__Provided data__:

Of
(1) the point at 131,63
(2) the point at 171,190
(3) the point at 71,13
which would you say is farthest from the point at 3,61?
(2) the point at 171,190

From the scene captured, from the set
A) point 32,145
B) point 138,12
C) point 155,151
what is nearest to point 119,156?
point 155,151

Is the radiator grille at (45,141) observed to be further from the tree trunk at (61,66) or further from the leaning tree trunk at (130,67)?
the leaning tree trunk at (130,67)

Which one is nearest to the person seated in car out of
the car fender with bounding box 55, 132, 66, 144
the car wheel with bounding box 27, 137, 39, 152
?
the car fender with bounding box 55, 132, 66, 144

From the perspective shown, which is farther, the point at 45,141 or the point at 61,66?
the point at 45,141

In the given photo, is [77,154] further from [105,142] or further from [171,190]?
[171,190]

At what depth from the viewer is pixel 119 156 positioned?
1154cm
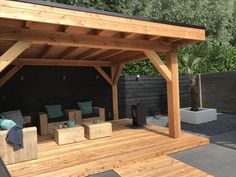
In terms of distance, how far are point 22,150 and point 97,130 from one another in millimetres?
1882

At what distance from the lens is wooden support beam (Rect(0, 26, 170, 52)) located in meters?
3.58

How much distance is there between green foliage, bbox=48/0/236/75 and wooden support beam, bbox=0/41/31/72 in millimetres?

__Stated goal__: Reproduce all of the lines above verbatim, omitting the pictures from your output.

__The output__:
Of
(1) the point at 131,63
(2) the point at 171,190
(3) the point at 71,13
which would you say is farthest from the point at 3,61?
(2) the point at 171,190

From the scene captured, from the set
A) point 32,145
B) point 138,12
C) point 155,151
what is nearest to point 119,156?
point 155,151

Is the radiator grille at (45,141) observed to be further from the tree trunk at (61,66) or further from the leaning tree trunk at (130,67)?
the leaning tree trunk at (130,67)

Which one is nearest to the person seated in car out of
the car fender with bounding box 55, 132, 66, 144
the car wheel with bounding box 27, 137, 39, 152
?
the car fender with bounding box 55, 132, 66, 144

From the perspective shown, which is farther, the point at 45,141 or the point at 61,66?
the point at 45,141

In the given photo, is [77,154] further from [105,142] or further from [171,190]?
[171,190]

At what depth from the viewer is pixel 119 156 positioned?
1154cm
In terms of distance, how far are point 22,150 and point 97,130 from one another in millimetres?
1882

At what distance from the lens is wooden support beam (Rect(0, 26, 170, 52)) located in meters?
3.58

How much distance is there between green foliage, bbox=48/0/236/75 and wooden support beam, bbox=0/41/31/72 in millimetres?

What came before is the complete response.